▸ **Try it**:
The data below should be copied over with complete accuracy.

▸ **Information given**:
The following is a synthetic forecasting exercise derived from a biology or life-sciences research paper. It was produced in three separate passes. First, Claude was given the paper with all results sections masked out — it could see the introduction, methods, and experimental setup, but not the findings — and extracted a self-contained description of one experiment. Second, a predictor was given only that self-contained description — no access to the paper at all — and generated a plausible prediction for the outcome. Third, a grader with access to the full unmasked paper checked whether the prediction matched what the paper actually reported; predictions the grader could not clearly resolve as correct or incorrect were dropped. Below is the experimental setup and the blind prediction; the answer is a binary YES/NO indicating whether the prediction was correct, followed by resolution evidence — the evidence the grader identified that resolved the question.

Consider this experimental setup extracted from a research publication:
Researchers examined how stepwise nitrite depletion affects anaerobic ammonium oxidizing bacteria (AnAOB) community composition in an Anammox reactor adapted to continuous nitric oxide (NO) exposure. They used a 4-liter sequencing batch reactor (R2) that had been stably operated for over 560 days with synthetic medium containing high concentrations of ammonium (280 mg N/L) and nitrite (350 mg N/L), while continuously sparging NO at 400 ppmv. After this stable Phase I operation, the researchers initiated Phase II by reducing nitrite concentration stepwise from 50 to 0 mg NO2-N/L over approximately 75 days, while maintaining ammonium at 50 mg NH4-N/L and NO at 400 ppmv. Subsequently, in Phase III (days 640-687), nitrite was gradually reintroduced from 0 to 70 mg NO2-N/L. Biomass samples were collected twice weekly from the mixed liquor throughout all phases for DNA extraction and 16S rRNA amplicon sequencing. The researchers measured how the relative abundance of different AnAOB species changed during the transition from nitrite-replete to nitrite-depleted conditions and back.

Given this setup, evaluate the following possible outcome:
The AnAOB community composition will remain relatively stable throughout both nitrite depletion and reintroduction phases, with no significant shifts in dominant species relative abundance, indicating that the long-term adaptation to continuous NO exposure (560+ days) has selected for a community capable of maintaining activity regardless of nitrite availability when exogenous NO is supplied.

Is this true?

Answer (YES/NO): NO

▸ **Answer to this exercise**:
The following is a synthetic forecasting exercise derived from a biology or life-sciences research paper. It was produced in three separate passes. First, Claude was given the paper with all results sections masked out — it could see the introduction, methods, and experimental setup, but not the findings — and extracted a self-contained description of one experiment. Second, a predictor was given only that self-contained description — no access to the paper at all — and generated a plausible prediction for the outcome. Third, a grader with access to the full unmasked paper checked whether the prediction matched what the paper actually reported; predictions the grader could not clearly resolve as correct or incorrect were dropped. Below is the experimental setup and the blind prediction; the answer is a binary YES/NO indicating whether the prediction was correct, followed by resolution evidence — the evidence the grader identified that resolved the question.

Consider this experimental setup extracted from a research publication:
Researchers examined how stepwise nitrite depletion affects anaerobic ammonium oxidizing bacteria (AnAOB) community composition in an Anammox reactor adapted to continuous nitric oxide (NO) exposure. They used a 4-liter sequencing batch reactor (R2) that had been stably operated for over 560 days with synthetic medium containing high concentrations of ammonium (280 mg N/L) and nitrite (350 mg N/L), while continuously sparging NO at 400 ppmv. After this stable Phase I operation, the researchers initiated Phase II by reducing nitrite concentration stepwise from 50 to 0 mg NO2-N/L over approximately 75 days, while maintaining ammonium at 50 mg NH4-N/L and NO at 400 ppmv. Subsequently, in Phase III (days 640-687), nitrite was gradually reintroduced from 0 to 70 mg NO2-N/L. Biomass samples were collected twice weekly from the mixed liquor throughout all phases for DNA extraction and 16S rRNA amplicon sequencing. The researchers measured how the relative abundance of different AnAOB species changed during the transition from nitrite-replete to nitrite-depleted conditions and back.

Given this setup, evaluate the following possible outcome:
The AnAOB community composition will remain relatively stable throughout both nitrite depletion and reintroduction phases, with no significant shifts in dominant species relative abundance, indicating that the long-term adaptation to continuous NO exposure (560+ days) has selected for a community capable of maintaining activity regardless of nitrite availability when exogenous NO is supplied.

Is this true?

Answer (YES/NO): NO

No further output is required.